Media

Advertisers urged to disclose AI use in social media campaigns


Advertising agencies will be urged to sign up for an initiative to disclose when artificial intelligence is used in social media campaigns in response to concerns about the use of virtual but lifelike characters online.

WPP-backed advertising agency Ogilvy — one of the largest agencies for social media influencers — has set out plans for an AI accountability code for advertisers and social media platforms to clearly disclose and publicly declare AI-generated influencer campaigns. The agency has also committed to using a new AI “watermark” on its advertising.

The campaign has the backing of leading industry bodies and follows efforts to encourage influencers to disclose when they are using technology to alter their appearance.

Rob Newman, director of public affairs at the Incorporated Society of British Advertisers, said: “The public deserves transparency — from it being clear when you’re being advertised to, to being sure that the voice doing the advertising is that of a real person.”

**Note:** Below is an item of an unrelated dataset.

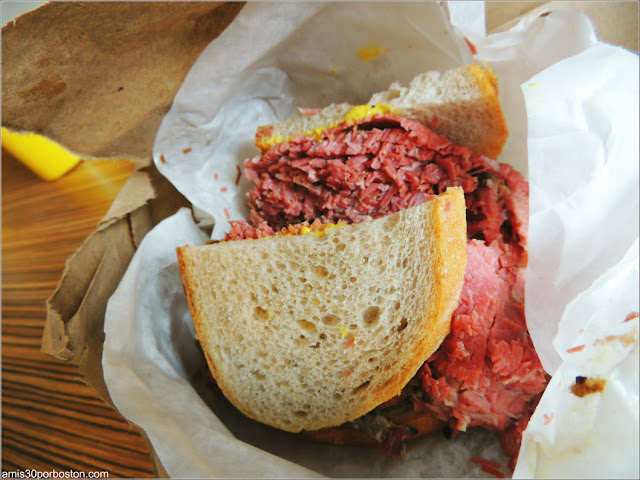 Montreal-style Smoked Meat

While still a new concept, there are a growing number of AI influencers that have amassed significant social media followings, in some cases in the millions. Thanks to rapid advances in AI, some are increasingly lifelike in their looks and how they interact with their followers. AI influencers can be designed by individuals who later pick up brand deals, or created and managed by brands and agencies as part of a marketing strategy.

The Ogilvy campaign is one of a number of initiatives on AI that will be launched in Cannes next week, when tens of thousands of advertising and marketing executives will meet for an annual global conference.

The use of AI will be a central theme, on the various stages and in the parties and bars, given the threat to many jobs in the sector from the use of AI to automate the buying of advertising space and carry out creative work.

The conference will also host a number of companies developing AI services, including Google and OpenAI.

Rahul Titus, global head of influence at Ogilvy, said three-quarters of social media content are made by individual “creators”, but a rising proportion of these are AI-generated characters that can be presented as real.

Titus said the AI watermark would also benefit real-life social media influencers who he said rely on authenticity. Increasingly, “people buy people, not brands”, he said.

Ogilvy said it did not work with influencers who changed their images using body-distorting filters.

The agency was behind Lu, one of the most popular virtual influencers and the face of Magalu, Brazil’s biggest retailer. Lu has appeared on live TV shows and in music videos.

Ultimately, Ogilvy wants marketers to disclose all AI-generated content, similar to the “paid partnership” tag used across the industry today to show where influencers have been paid to promote a brand.

Titus said: “The AI market is projected to grow by 26 per cent by 2025, in large part because of the increase in using AI in influence.”

Last year, the Advertising Standards Council of India became the first national watchdog to set out clear disclosure rules for AI-generated influencer content.

Scott Guthrie, director-general of the Influencer Marketing Trade Body, said: “Creators are already beginning to reproduce themselves online as AI clones. These self-animating GPT-enabled synthetic creators can communicate in real time and at scale. This is tremendously exciting with near-limitless positive applications. It does, however, open the door to bad actors.”